START Extracted records
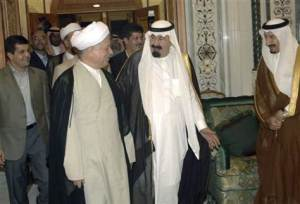 Saudi King Abdullah second right and Iranian politician Akbar Hashemi Rafsanjani chat at Wednesdays interfaith dialogue in Mecca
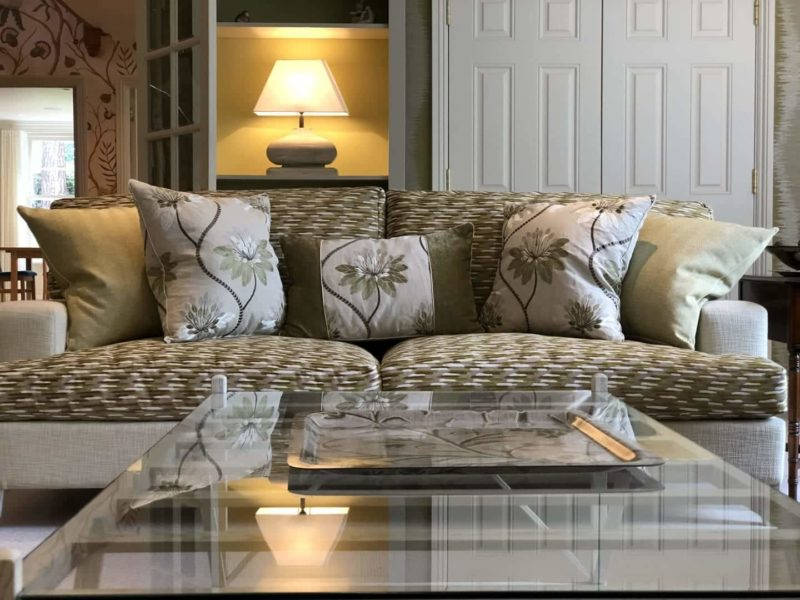 Upholstered sofa with embroidered scatter cushions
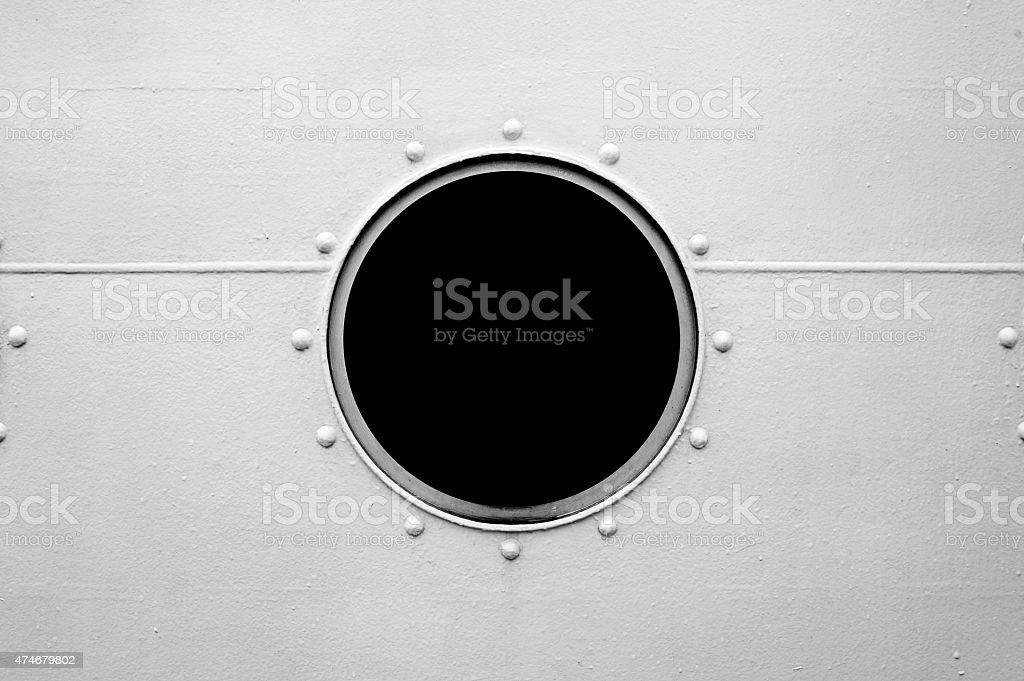 Brass porthole, ferry window frame stock photo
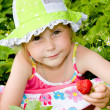 Girl eating strawberries — Stock Photo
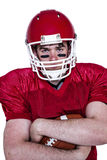 American football player with arms crossed Stock Photo
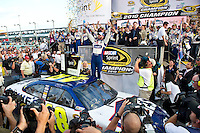 HOMESTEAD, FL - NOVEMBER 21, 2010: Jimmy Johnson, driver of the #48 Lowes Chevrolet celebrates his fifth consecutive Sprint Cup Championship following the NASCAR Sprint Cup Series Ford 400 at the Homestead-Miami Speedway..(Photo by Phil Ellsworth / ESPN)..- RAW FILE AVAILABLE -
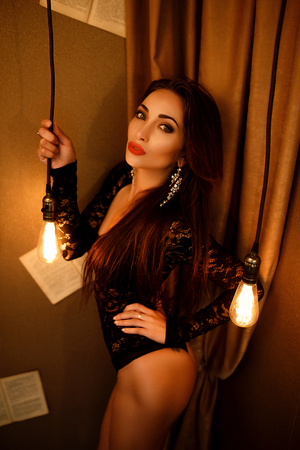 thin bulb: Portrait of beautiful brunette woman posing in black lace body with illuminated electric lamps hanging on wires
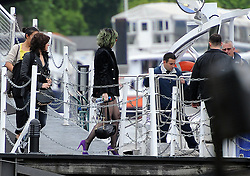 Singer Katy Perry seen boarding a ferry on the Thames from the Savoy pier in London, heading to the O2 Greenwich. Katy with green hair and bright orange sunglasses wore a short mini dress, with a black jacket, tights and purple high heel shoes. London, UK. 30/05/2014<br />BYLINE MUST READ : GOTCHAIMAGES.COM<br /><br />Copyright by © Gotcha Images Ltd. All rights reserved.<br />Usage of this image is conditional upon the acceptance <br />of Gotcha Images Ltd, terms and conditions available at<br />www.gotchaimages.com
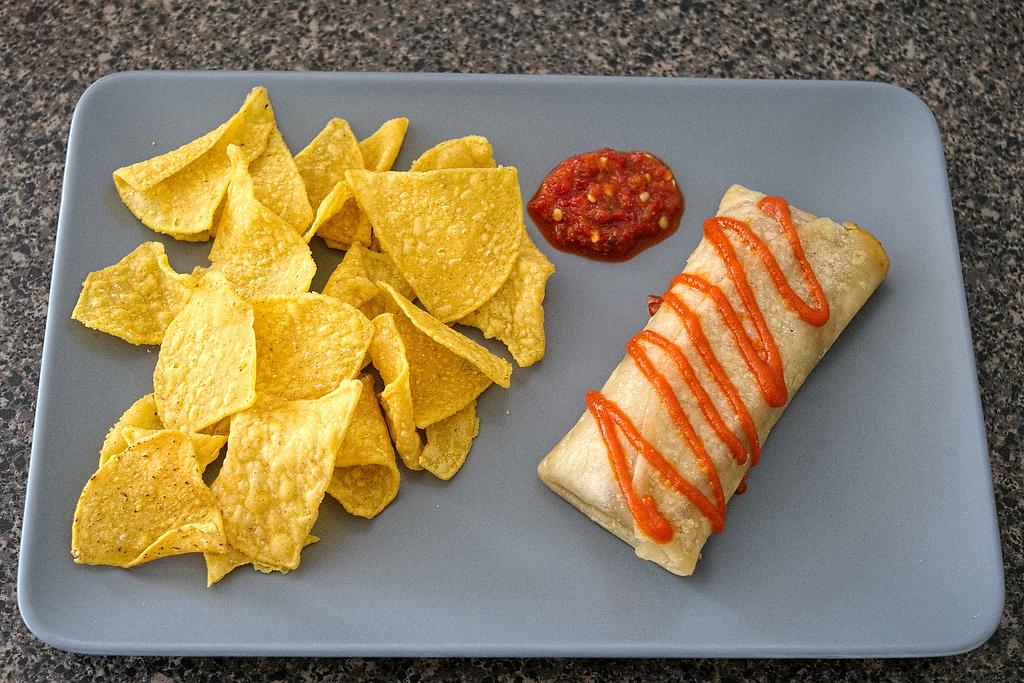 Siriracha burrito and chips, with garlic chili sauce.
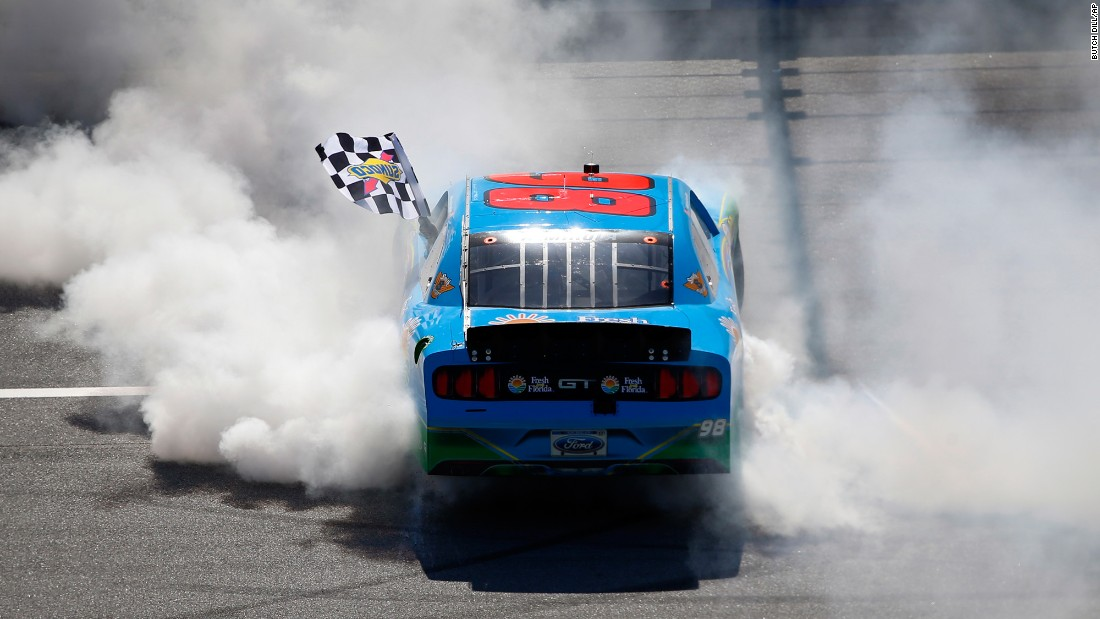 NASCAR driver Aric Almirola celebrates with a burnout after winning the Xfinity Series race in Talladega, Alabama, on Saturday, May 6.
END Extracted records
_Aim of the task_
A clean copy is needed of the lines in the listing above from the one with "Girl eating strawberries — Stock Photo" through the one with "thin bulb: Portrait", exact in every word and free of pictures.

_Answer box_
 Girl eating strawberries — Stock Photo
 American football player with arms crossed Stock Photo
 HOMESTEAD, FL - NOVEMBER 21, 2010: Jimmy Johnson, driver of the #48 Lowes Chevrolet celebrates his fifth consecutive Sprint Cup Championship following the NASCAR Sprint Cup Series Ford 400 at the Homestead-Miami Speedway..(Photo by Phil Ellsworth / ESPN)..- RAW FILE AVAILABLE -
 thin bulb: Portrait of beautiful brunette woman posing in black lace body with illuminated electric lamps hanging on wires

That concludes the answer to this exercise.